**EXERCISE INSTRUCTIONS**.
Which lines of the listing below contain the string "nearer", with case counting? Show each such line in full.

**SUPPLIED DATA**.
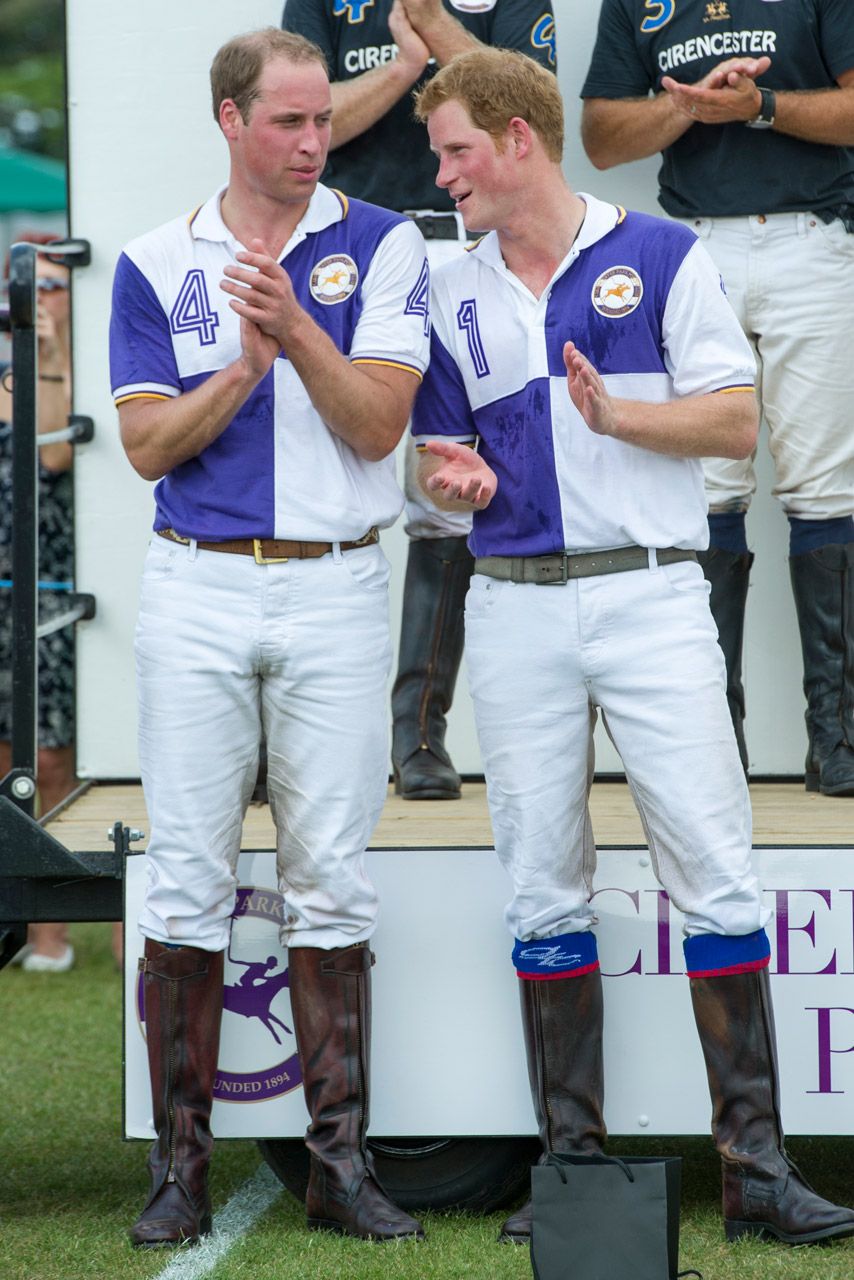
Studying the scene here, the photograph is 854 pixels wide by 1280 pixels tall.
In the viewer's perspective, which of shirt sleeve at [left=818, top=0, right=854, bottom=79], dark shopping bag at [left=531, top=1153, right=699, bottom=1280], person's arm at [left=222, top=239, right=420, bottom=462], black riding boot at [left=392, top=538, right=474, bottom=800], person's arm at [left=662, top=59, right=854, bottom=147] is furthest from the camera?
black riding boot at [left=392, top=538, right=474, bottom=800]

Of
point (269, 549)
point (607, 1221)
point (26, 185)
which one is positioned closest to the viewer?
point (607, 1221)

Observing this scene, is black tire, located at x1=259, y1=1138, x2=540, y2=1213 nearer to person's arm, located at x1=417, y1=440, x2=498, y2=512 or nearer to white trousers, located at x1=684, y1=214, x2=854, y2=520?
person's arm, located at x1=417, y1=440, x2=498, y2=512

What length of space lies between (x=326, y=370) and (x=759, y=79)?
1591mm

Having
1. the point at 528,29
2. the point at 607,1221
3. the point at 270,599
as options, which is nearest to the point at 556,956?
the point at 607,1221

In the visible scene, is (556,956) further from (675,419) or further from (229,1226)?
(675,419)

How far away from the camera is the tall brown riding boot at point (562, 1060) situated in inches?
137

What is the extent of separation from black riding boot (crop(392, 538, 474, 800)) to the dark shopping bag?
142 cm

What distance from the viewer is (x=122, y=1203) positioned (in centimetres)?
398

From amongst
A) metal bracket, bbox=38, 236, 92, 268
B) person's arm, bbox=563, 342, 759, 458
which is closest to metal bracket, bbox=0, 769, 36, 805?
person's arm, bbox=563, 342, 759, 458

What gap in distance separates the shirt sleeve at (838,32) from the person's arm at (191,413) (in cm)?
171

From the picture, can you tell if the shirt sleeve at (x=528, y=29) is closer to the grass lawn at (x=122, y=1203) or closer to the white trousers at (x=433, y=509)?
the white trousers at (x=433, y=509)

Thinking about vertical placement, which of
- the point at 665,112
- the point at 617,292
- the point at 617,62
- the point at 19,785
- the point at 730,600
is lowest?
the point at 19,785

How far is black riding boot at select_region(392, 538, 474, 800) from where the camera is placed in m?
4.43

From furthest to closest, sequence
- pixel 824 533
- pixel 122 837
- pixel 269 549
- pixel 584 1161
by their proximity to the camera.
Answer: pixel 824 533
pixel 122 837
pixel 269 549
pixel 584 1161
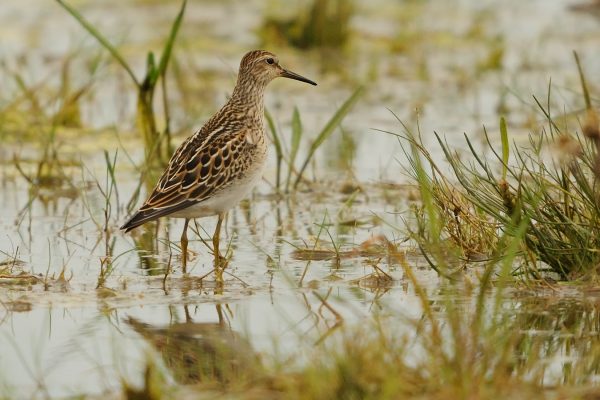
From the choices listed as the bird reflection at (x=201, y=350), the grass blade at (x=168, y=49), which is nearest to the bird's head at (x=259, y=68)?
the grass blade at (x=168, y=49)

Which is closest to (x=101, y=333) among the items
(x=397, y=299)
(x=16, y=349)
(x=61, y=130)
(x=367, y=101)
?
(x=16, y=349)

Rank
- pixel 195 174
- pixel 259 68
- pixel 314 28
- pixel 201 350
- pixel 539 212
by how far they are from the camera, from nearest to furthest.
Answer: pixel 201 350, pixel 539 212, pixel 195 174, pixel 259 68, pixel 314 28

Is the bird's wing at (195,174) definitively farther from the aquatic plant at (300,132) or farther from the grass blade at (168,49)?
the grass blade at (168,49)

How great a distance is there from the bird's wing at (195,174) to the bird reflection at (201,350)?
105cm

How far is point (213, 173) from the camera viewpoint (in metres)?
7.57

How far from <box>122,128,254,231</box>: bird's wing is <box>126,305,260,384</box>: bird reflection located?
3.45ft

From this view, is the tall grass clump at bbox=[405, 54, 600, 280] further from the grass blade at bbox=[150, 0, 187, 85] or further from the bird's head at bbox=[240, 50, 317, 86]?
the grass blade at bbox=[150, 0, 187, 85]

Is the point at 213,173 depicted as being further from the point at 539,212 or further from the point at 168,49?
the point at 539,212

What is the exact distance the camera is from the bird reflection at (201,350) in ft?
17.2

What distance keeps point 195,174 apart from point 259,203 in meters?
1.81

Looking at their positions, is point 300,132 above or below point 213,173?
above

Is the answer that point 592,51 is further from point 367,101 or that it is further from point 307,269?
point 307,269

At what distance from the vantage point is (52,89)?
1284 centimetres

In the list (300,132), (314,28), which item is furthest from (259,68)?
(314,28)
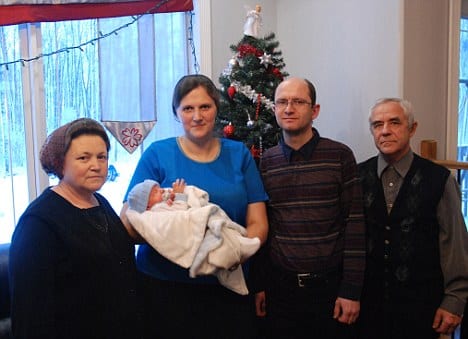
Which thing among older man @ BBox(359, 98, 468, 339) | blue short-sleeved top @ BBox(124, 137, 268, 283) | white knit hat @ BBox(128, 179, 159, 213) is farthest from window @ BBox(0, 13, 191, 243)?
older man @ BBox(359, 98, 468, 339)

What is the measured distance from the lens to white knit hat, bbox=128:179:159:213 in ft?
5.22

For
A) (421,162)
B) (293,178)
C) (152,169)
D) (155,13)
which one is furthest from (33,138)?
(421,162)

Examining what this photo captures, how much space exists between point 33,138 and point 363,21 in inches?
85.9

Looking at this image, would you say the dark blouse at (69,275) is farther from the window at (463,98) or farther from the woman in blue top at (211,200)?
the window at (463,98)

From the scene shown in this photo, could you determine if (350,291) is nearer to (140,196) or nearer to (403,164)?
(403,164)

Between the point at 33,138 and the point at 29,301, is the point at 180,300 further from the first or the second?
the point at 33,138

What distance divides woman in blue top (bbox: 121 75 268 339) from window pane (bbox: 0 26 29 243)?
1.29m

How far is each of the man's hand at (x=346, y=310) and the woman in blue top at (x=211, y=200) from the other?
1.28 feet

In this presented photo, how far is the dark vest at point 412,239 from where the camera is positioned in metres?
1.83

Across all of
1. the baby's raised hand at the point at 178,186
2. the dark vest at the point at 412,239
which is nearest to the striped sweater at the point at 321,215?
the dark vest at the point at 412,239

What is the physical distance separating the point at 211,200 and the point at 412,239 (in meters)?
0.84

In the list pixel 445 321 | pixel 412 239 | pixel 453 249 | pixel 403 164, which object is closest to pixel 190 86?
pixel 403 164

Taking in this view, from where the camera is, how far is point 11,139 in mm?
2650

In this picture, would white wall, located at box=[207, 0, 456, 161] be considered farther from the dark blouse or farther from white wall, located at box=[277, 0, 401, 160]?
the dark blouse
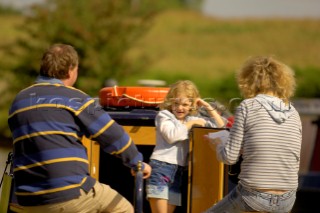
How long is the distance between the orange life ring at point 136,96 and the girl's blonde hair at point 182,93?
35 centimetres

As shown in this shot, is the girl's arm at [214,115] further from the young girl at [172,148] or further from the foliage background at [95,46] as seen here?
the foliage background at [95,46]

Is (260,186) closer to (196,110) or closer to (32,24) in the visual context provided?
(196,110)

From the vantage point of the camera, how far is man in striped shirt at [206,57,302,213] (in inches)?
201

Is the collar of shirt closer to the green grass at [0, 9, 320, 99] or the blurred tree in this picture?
the blurred tree

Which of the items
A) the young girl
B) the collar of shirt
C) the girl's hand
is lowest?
the young girl

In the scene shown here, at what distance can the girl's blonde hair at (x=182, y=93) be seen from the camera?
6.09 metres

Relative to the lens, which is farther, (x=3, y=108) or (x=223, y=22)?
(x=223, y=22)

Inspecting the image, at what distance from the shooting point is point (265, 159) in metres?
5.11

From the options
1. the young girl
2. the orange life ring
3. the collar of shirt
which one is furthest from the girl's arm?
the collar of shirt

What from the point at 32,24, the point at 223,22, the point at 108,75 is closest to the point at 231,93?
the point at 108,75

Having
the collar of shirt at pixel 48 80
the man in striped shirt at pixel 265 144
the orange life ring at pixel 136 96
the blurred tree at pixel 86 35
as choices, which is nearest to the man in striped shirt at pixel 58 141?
the collar of shirt at pixel 48 80

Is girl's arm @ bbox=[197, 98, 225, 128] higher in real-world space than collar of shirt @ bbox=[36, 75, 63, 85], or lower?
lower

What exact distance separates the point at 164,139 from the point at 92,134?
118 centimetres

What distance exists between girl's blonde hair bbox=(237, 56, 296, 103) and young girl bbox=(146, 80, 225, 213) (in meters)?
0.83
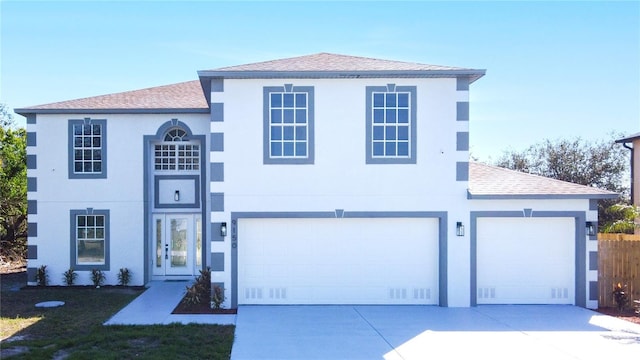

**SOLUTION TO THIS TASK**.
Observing this scene, is black tire, located at x1=259, y1=1138, x2=540, y2=1213 nearer to person's arm, located at x1=417, y1=440, x2=498, y2=512 or nearer to white trousers, located at x1=684, y1=214, x2=854, y2=520?
From the scene shown in this photo, could you determine if (350,291) is nearer to (140,196) or nearer to (403,164)?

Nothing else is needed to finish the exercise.